New Statistical Framework for Extreme Error Probability in High-Stakes Domains for Reliable Machine Learning
Umberto Michelucci, Francesca Venturini
TL;DR
This work introduces a rigorous EVT-based framework to quantify extreme prediction errors in high-stakes machine learning, addressing the limitations of average-only validation metrics. By integrating EVT with Monte Carlo cross-validation, it enables estimation of tail risks through blocking (GEV) and threshold-exceedance (GPD) approaches, demonstrated on synthetic data and two real healthcare-related datasets. The results reveal meaningful tail-risk bounds (e.g., 95% worst-case errors) that often exceed what MAE/MSE suggest, highlighting the importance of tail-aware validation for safe AI deployment. The framework offers actionable tail-risk metrics and a practical workflow, with discussion of limitations (stationarity, threshold choice, computational cost) and directions for extending EVT to classification and more robust, scalable tooling.
Abstract
Machine learning is vital in high-stakes domains, yet conventional validation methods rely on averaging metrics like mean squared error (MSE) or mean absolute error (MAE), which fail to quantify extreme errors.
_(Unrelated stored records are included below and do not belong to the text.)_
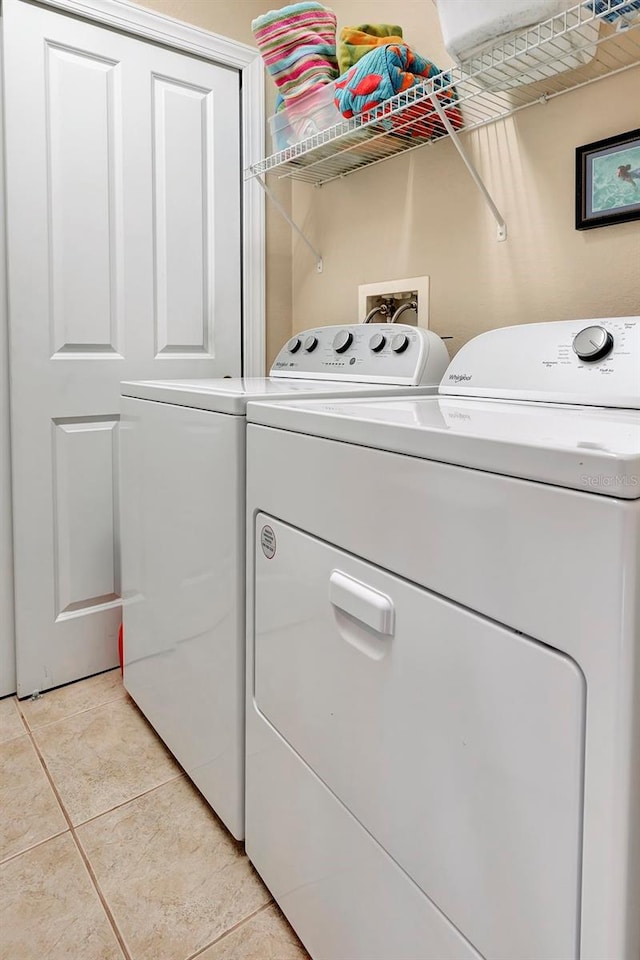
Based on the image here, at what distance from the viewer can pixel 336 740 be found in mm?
874

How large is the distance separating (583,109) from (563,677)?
1.18m

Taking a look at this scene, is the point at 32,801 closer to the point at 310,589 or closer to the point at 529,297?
the point at 310,589

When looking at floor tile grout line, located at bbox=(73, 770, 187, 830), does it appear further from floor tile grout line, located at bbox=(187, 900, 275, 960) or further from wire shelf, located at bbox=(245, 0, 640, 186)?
wire shelf, located at bbox=(245, 0, 640, 186)

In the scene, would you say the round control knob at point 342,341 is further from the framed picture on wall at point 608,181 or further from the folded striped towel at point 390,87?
the framed picture on wall at point 608,181

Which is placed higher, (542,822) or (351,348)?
(351,348)

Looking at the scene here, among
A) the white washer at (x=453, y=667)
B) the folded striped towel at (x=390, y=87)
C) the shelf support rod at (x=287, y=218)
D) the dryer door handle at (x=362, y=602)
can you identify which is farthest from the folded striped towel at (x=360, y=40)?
the dryer door handle at (x=362, y=602)

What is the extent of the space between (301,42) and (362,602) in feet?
5.08

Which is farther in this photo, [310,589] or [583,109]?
[583,109]

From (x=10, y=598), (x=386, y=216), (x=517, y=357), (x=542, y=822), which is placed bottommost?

Worst-case prediction failures can have substantial consequences, but current frameworks lack statistical foundations for assessing their probability. In this work a new statistical framework, based on Extreme Value Theory (EVT), is presented that provides a rigorous approach to estimating worst-case failures. Applying EVT to synthetic and real-world datasets, this method is shown to enable robust estimation of catastrophic failure probabilities, overcoming the fundamental limitations of standard cross-validation. This work establishes EVT as a fundamental tool for assessing model reliability, ensuring safer AI deployment in new technologies where uncertainty quantification is central to decision-making or scientific analysis.